Comput Biol Med 2019 Apr 5;108:67-77. Epub 2019 Apr 5.
School of Data Science, Fudan University, Shanghai, China. Electronic address:
Background: Computed tomography angiography (CTA) is a non-invasive technique to image coronary arteries and evaluate coronary artery diseases (CAD). The diagnosis of CAD requires modeling anatomical structures and analyzing the function and pathology of the coronary arteries. Therefore, a robust and automated method for extracting reliable coronary artery centerlines is valuable in clinical practice.

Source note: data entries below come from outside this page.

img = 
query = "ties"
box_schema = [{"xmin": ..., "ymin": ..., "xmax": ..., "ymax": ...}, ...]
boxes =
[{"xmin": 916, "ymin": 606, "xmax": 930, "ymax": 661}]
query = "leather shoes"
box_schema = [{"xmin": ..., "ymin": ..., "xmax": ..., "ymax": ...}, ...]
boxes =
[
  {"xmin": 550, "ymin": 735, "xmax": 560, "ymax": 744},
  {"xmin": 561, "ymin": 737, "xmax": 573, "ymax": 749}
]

Method: We extracted coronary centerlines using the directional fast marching (DFM) method and improved DFM with a multi-model strategy. The method comprises model guidance, the application of vessel direction, and a multi-model strategy: (1) coronary models are constructed using registration techniques and then used as prior knowledge of the vessels; (2) the vessel direction, modified from the eigenvectors of the Hessian matrix and vesselness, is used to guide the search for the vessel points during fast marching; and (3) the multi-model strategy is applied to identify suboptimal results from the overall outcome as in multi-atlas segmentation. Overlap and accuracy metrics are used to assess the segmentation. The authors evaluated the performance of the proposed method on 32 CT cardiac angiography datasets from the Rotterdam Coronary Artery Algorithm Evaluation Framework (RCAAEF). The authors also studied the effect of models on DFM.
Results: For the quantitative evaluation, DFM improved the average overlap (OV) from 43.6% of a method without model information to 77.8%. In addition, with the ground truth delineated by experts, multi-model DFM (MM-DFM) obtained 83.5% average overlap (OV) in the training datasets and 86.6% in the test datasets.
Conclusion: The authors propose a novel approach to extract coronary centerlines from CTA using DFM and further extend DFM to a multi-model strategy. DFM effectively applies the prior shape of the coronary vessels and vascular features within the target image and has the potential to achieve clinically relevant results.